So our new SMITH 22s were a perfect fit. Not that I break mine out more than once a year or so. I don’t need help looking like a dork — even while I’m alone, frozen on my couch in front of the Vikings game.
I might closet his jersey for awhile and return to it only for a special occasion.
It feels like the end for Harrison Smith’s career. I almost hope it is. He should let that Netflix gem stand as his coda. Because it was a blessed encapsulation of the player he has been. He’s given us enough. And, in 2026, it’s not like JJ McCarthy or Jacoby Brissett will give him the one thing his portfolio is missing.
But who knows what’s next.
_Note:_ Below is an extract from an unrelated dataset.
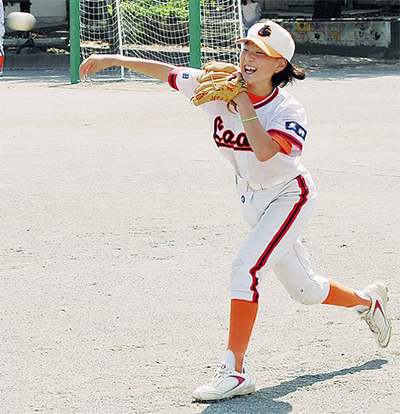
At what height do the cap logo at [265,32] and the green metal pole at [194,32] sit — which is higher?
the cap logo at [265,32]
Maybe this Packers scrimmage is it for Harrison. Maybe he’ll surprise us and tell KOC he’s got yet another season in him. After Flores leaves for Dallas, maybe Harrison will take over for him and become the NFL’s first player/coordinator.
Would you put it past him?
No matter what, I’m certain that one day I will plan to make a pilgrimage to Canton, Ohio. And when I go, it will be to watch Harrison Smith don a gold jacket.
As for my attire, I’ll proudly wear the last jersey I’ll ever buy. The one with my last name. The one representing the common name of one of the most uncommon Vikings we’ve ever had the pleasure of watching.
And I’ll celebrate once again with family.
I could go on Ancestry.com and research bloodlines to see where/if we’re related. But, given the surplus of Smiths, that would take longer than it’s taken the Vikings to win a Super Bowl.
Whatever. I’ll admit it: In the wide world of us survivors, I’m probably not related to Harrison.
But to a Smith fan like me, it’s all relative.